G&M are famous for their absolutely impeccable wood cask selection and whisky maturation program (a massive focus since they don’t make the spirit themselves), to the point where they have an entire separate website devoted only to their cask matching program, which is actually found at  You can’t make this stuff up.  They chose refill sherry casks for this Inchgower, a vintage whisky distilled in 2000 and bottled in 2014; the re-used nature of the casks definitely tones any sherried notes way down in the scotch, to the point where the type of barrel didn’t really stand out at all for me.  In fact, not much stood out, in a good or bad way:  the Inchgower had a grassy, stalky, cream soda- and maple-tinged but otherwise very quiet nose, to the point where I got out my Vinturi Spirit aerator to see if it could coax something more out of it.  Post hyper-decant, the aromas may have come across as rounder, but they were still subtle and subdued.  Things brightened up somewhat on the palate, a more energetic mixture of honeycomb, pancakes, whipped cream and vanilla bean, without the vegetal edge I had been smelling.  All in all, though, a pretty straightforward whisky, with a mouth-drying finish.  After some of the incredible values we saw last week sub-$90, I’d be pretty choked to shell out $108 for this unless I was a true whisky connoisseur (maybe the G&M range name is onto something) seeking out a solo Inchgower effort.  That would be some serious scotch dedication.

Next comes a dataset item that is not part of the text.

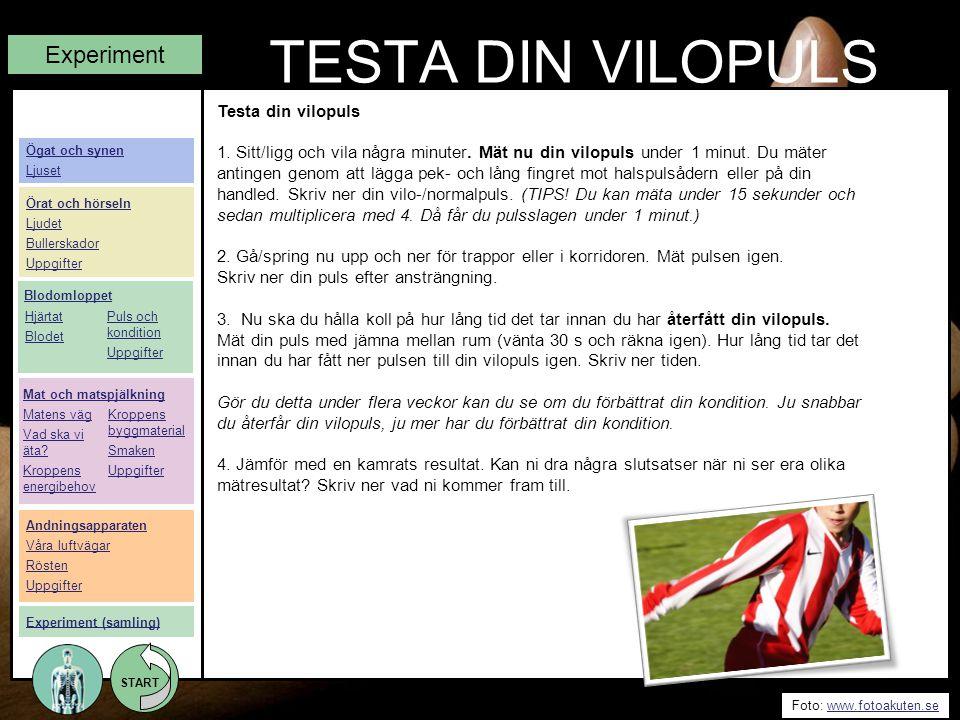 START Foto: www.fotoakuten.sewww.fotoakuten.se START TESTA DIN VILOPULS Experiment Testa din vilopuls 1. Sitt/ligg och vila några minuter. Mät nu din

Whisky Advent Calendar 2015: Day 18

18 12 2015

It is exactly one week until Christmas.  Seven more days, team.  Seven more whiskies, after this one.  Hang in there.  My mild-to-medium annoyance at opening the Day 18 window and pulling out yet another Gordon & Macphail Connoisseurs Choice bottling (the third of the calendar, after Day 4 and Day 10) turned to instant excitement once I saw the name of the featured distillery on the bottle:  Caol Ila, one of my favourites, and one of the best Islay distilleries at managing that delicate but critical balance of peat influence within a whisky’s flavour profile.  Having talked about Connoisseurs Choice twice now, I will avoid repeating (three-peating) myself and talk about Caol Ila instead.  Its name is pronounced “cull-eela”, meaning that I actually was almost saying it right before looking it up, a name that means “Sound of Islay” (referring to the body of water of the same name, not an actual sound, although that would be cooler).  Owned by global spirit behemoth Diageo, Caol Ila is, surprisingly to me, by far Islay’s biggest distillery, churning out more than double the production of the other distilleries on the island.  Much of this whisky is designated for use in blends — like the 2014 calendar’s super-awesome Big Peat, which champions its Caol Ila content on its label — but a smaller percentage of it is bottled in the distillery’s name, either under its own label or by independent bottlers like this.


This particular bottle of Caol Ila is from a single vintage, 2003, and was bottled this year, making it a 12 Year malt.  It is classic Islay on the nose, a combination of rawhide, old catcher’s mitt, seaweed, liniment and salty sea air, but in a way that smells far nicer than that sounds, using those aromas in the most comfortable way possible.  The depth of flavour and sheer intensity of both the peat-induced and the other notes is just remarkable.  The peatiness has layers, descending from briny/herbal at first to campfire and ash down to something more dank, like tar and pitch.  This ominous progression somehow doesn’t interfere with the development of equally potent notes of peanut brittle, celery sticks, ginger, oiled leather, poached pear, shoe polish…I could go on.  There’s a lot happening in this whisky, especially at only a dozen years of age.  For me it’s one of the best of the calendar so far without question.  I actually wrote at the end of my tasting notes:  “If this is under $100 it’s a screaming deal.”  Well, guess what?  It’s $99.99.  Scream away.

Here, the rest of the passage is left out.